Survival curve by diabetes medication use. Shown is the survival curve in the 30-days post-testing in SARS-CoV2–positive diabetic patients on metformin (gray), insulin (violet), other diabetes drugs (light blue), and no therapy (navy). After adjustment for demographics, diabetes, obesity, renal function, and psychosis, metformin was associated with a 52% reduced hazard of mortality (adjusted hazard ratio 0.48, 95% confidence interval 0.28, 0.84).
Discussion
Diabetes mellitus is a common medical condition estimated by the Centers for Disease Control and Prevention to affect up to 26.8% of American individuals older than 65 years.17 Metformin is a first-line treatment for diabetes and has been demonstrated to have immunomodulatory and antiviral activity via mTOR inhibition. Our data suggest that metformin use may be associated with decreased mortality from SARS-CoV-2 infection among nursing home residents on a population level.

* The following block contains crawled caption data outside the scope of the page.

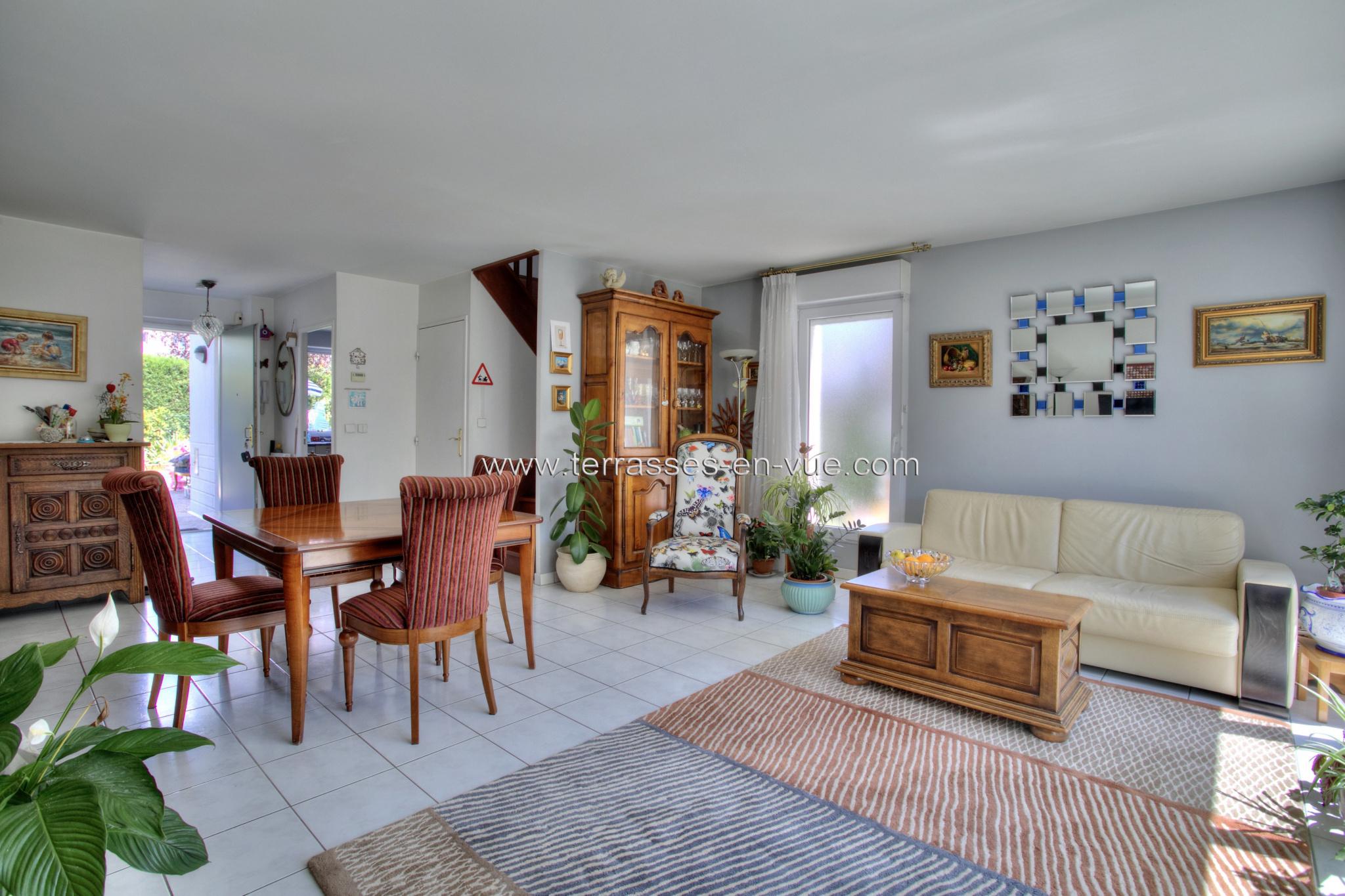 Maison À vendre - Charenton-le-Pont / 94220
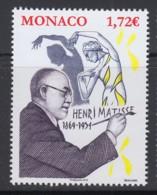 2.- MONACO 2019 150th Anniversary Of The Birth Of Henri Matisse - Impresionismo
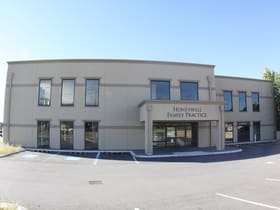 Medical / Consulting commercial property for lease at 77 Honeywell Boulevard Mirrabooka WA 6061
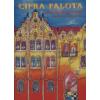 Máriássy István Cifra palota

These findings suggest an association between metformin use among nursing home residents with COVID-19 and relative survival benefit. This association could be mediated through the mTOR inhibition effects of metformin. Although it is difficult to demonstrate that mTOR inhibition is causal, the findings are consistent with recent research on everolimus (formerly RAD001), an mTOR inhibitor and rapamycin analogue, which was found to improve age-related immune dysfunction. This study demonstrated improved response to influenza vaccination (gauged by increased antibody titers) in older participants receiving everolimus.18 A newer agent, dactolisib (RTB101, ResTORbio), a combined phosphatidylinositol-3 kinase (PI3k) inhibitor and mTOR inhibitor, is also being investigated for its potential role in ameliorating immune function in older people. Reduced rates of pulmonary infections in infection over a 1-year period were reported in both dactolisib and combination therapy groups despite study participants receiving a limited 6-week course of therapy.19 Dactolisib was additionally administered to older patients at risk for pulmonary infections (ie, with asthma, chronic obstructive pulmonary disease, T2DM) and demonstrated both a 30% reduction in laboratory-confirmed viral respiratory infections and increased pan-antiviral signaling via interferon stimulation.20
A recent review of pathways implicated in both diabetes and SARS-CoV-2 coronavirus infection explores the role of angiotensin-converting enzyme 2 (ACE2) and dipeptidyl peptidase 4 (DPP4), both coronavirus receptors, as potential therapeutic targets.21 Other molecular pathways common to diabetes and SARS-CoV-2 infection may explain the relative benefit seen in the metformin-containing medication groups. Alternatively, its benefit may be related to insulin sensitization effects. Viral-induced interferon-gamma secretion has been demonstrated to increase muscular insulin resistance and circulating insulin levels, which, in turn, increase cluster of differentiation 8 cytotoxic T-cell (CD8+ T-cell) responses.22 Metformin is an inhibitor of the mitochondrial electron transport chain, promoting glycolysis,23 which may increase CD8+ effector function but impair memory T-cell responses.24 Metformin's ability to reduce neutrophil counts and to reduce neutrophil extracellular traps have also been proposed as potential mechanisms for its beneficial use in patients with diabetes and COVID-19.25
Other retrospective studies have also recently suggested that metformin may be associated with decreased mortality from COVID-19. Bramante et al26 reviewed United Health insurance claims from all 50 states in the United States among patients with diabetes hospitalized with COVID-19 and found that metformin was associated with decreased mortality among women. Crouse et al27 found that diabetes was a risk factor for COVID-19 infection among over 25,000 persons tested at the University of Alabama at Birmingham, and they found metformin treatment in patients with diabetes to be associated with decreased mortality from COVID-19. Luo et al28 found in-hospital mortality among patients with diabetes and COVID-19 to be lower among those taking metformin in a study from Wuhan, China. One meta-analysis that included these 3 studies and two small others found metformin use to be associated with decreased COVID-19 mortality.29 A second meta-analysis that included these 3 studies as well as the CORONADO study in France30 describes the observed reduction in mortality from COVID-19 associated with metformin.31 In a more recent retrospective study assessing incidence of lactic acidosis and 28-day mortality in hospitalized individuals with COVID-19, Cheng et al32 noted increased incidence of lactic acidosis in patients on metformin without any increase in mortality between patients with acidosis and those without. Their results differ from our own, though a comparison is challenging as their cohort was aged 18-80 years (median age 63 years) and had already been hospitalized. Of interest are their findings of improving inflammatory marker profiles, notably 28-day trends of CRP, IL-6, IL-2, and TNF-α, in addition to reduced indices of cardiac injury and congestive heart failure in patients with COVID-19 on metformin. Our findings appear to be complementary to those of Cheng et al, and our study is contributory as it represents data from a largely older, nonhospitalized population.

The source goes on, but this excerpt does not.